Their chunky, chilly corporality reminds me of granite markers and monuments, the steadfast avatars of past lives. And their rootedness in the earth—crocks being made of dirt, a literal rootedness—lend them a permanence and august presence most other household objects lack.
I like, too, the fact that stoneware crocks and oil paints are both made of dirt, allowing the subject and its representation in paint to unite.
Stoneware crocks also captivate me because they are—or were—strictly utilitarian. They existed to serve, and in the most pedestrian of ways. Until glass bottles and tin cans came along to replace them, throughout the 17th, 18th and 19th centuries stoneware crocks were used by farmers, grocers, and household cooks to pickle vegetables and package booze.
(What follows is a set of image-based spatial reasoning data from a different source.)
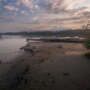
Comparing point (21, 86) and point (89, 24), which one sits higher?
point (89, 24)

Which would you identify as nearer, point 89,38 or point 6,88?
point 6,88

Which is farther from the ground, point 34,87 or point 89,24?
point 89,24

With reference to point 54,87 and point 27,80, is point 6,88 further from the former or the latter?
point 54,87

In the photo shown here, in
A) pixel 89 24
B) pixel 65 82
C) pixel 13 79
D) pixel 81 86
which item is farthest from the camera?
pixel 89 24

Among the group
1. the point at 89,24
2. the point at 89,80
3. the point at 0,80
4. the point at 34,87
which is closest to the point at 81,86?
the point at 89,80

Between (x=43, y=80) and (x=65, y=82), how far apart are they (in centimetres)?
236

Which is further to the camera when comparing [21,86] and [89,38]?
[89,38]

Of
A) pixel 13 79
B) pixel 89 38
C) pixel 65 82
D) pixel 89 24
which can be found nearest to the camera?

The hick cousin of porcelain, stoneware is a ceramic that was imported to America from England and Germany until the Revolutionary War, when the interruption in foreign trade pushed entrepreneurs in Massachusetts, New York, New Jersey, Delaware, Pennsylvania and Ohio to set up potteries.
Made from clay, stoneware crocks varied in color, density and texture. By firing each piece at 1,200 degrees, the potter would melt the minerals in the clay to create a non-porous ceramic. Its non-porous surface made the crock microbe-resistant.
To increase a stoneware crock’s utility as a food storage container, before firing a crock the potter would glaze it by putting gray or brown salt in the kiln. The heat would vaporize the salt, leaving a glassy layer of sodium silicate on the inside and outside of the crock.
Before firing it, the potter would also often pour a blue liquid, known as “slip,” over the outside of the piece, to create a design (like a flower or bird) or an advertising legend (like a grocer’s or distiller’s name). These slip decorations allow today’s collectors of stoneware crocks to identify which potter made a particular piece.